The effects of Reading in your Mind

Posted by admin | Posted in Uncategorized | Posted on 08-05-2009

Here are two facts: Reading makes you smarter and the more reading you do the better.

In a paper called “What Reading Does for the Mind” by Anne E. Cunningham, associate professor of cognition and development at the University of California made a case study and claimed that reading:

-increases vocabulary

-boost general knowledge

-helps keep our memory and reasoning abilities intact as we age

Researchers today believed that reading pour more words into the human brain than conversation and television.

Cunningham’s paper ranked the frequency of 86,741 English words. A word’s frequency is how often a word appears in speech or writing. In speech the average word frequency is 400, meanwhile words in the children books, which people think are simple, have an average frequency of 627. In other words children’s book is more sophisticated than the average conversation.

The only way for you to expand your vocabulary is to learn “rare” words and you can only encounter them through reading a printing page. In a news paper, 68.3 words per 1,000 are “rare”. In children’s literature books, 30.9 words per 1,000 are rare. On prime-time TV it sinks to 22.7 and in conversations it sinks even lower, 17.3 words per 1,000.

It is true that the smarter you are the more stuff you know. Relatively, how much you read was shown to have a big impact on how much you know and by extension, how smart you are.

If you read more, you will likely know more about general facts. Cunningham found out that the more you watch TV, the more likely you will understand a question wrong. But, the more you read, the more you will give right answers. General ability did not matter here; the amount of reading vs. television consumption did.

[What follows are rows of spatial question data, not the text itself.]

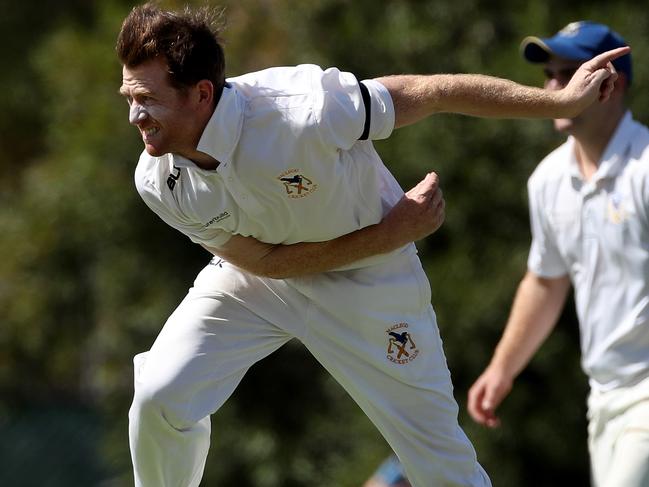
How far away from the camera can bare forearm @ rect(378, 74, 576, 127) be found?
13.3 feet

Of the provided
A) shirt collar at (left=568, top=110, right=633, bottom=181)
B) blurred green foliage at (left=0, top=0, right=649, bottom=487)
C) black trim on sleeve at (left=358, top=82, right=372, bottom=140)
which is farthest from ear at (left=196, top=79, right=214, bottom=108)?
blurred green foliage at (left=0, top=0, right=649, bottom=487)

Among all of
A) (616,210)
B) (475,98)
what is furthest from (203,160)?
(616,210)

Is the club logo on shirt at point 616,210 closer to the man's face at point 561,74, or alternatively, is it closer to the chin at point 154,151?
the man's face at point 561,74

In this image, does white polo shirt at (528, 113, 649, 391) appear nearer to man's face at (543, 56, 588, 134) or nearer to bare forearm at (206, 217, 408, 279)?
man's face at (543, 56, 588, 134)

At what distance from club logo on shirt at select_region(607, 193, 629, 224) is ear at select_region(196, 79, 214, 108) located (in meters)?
1.72

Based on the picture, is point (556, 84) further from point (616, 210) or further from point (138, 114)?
point (138, 114)

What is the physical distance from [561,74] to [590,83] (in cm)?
109

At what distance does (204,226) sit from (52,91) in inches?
298

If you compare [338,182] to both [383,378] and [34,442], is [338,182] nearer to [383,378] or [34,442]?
[383,378]

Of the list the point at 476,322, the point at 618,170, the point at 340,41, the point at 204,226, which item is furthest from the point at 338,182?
the point at 340,41

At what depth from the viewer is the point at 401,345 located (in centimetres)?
428

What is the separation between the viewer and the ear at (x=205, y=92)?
155 inches

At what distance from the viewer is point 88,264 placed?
11.1 meters

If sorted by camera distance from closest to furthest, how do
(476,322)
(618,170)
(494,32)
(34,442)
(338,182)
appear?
(338,182)
(618,170)
(476,322)
(494,32)
(34,442)
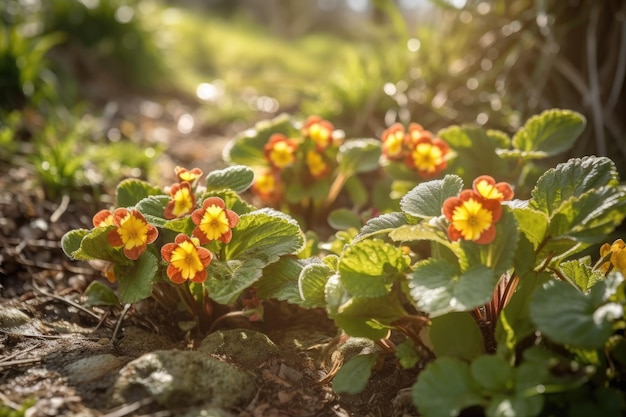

Reading a lot can also protect your mind when the wear and tear time starts. Even if you reach midlife and over, you can still deliver a strong logic and deductive reasoning if you increase how much you read today.

So even if you are talking to well-educated people, your best shot at expanding your vocabulary is by reading. In fact, an early start in reading is important in predicting a lifetime of literary experience. The act of reading can compensate for modest levels of cognitive ability by building your vocabulary and general knowledge.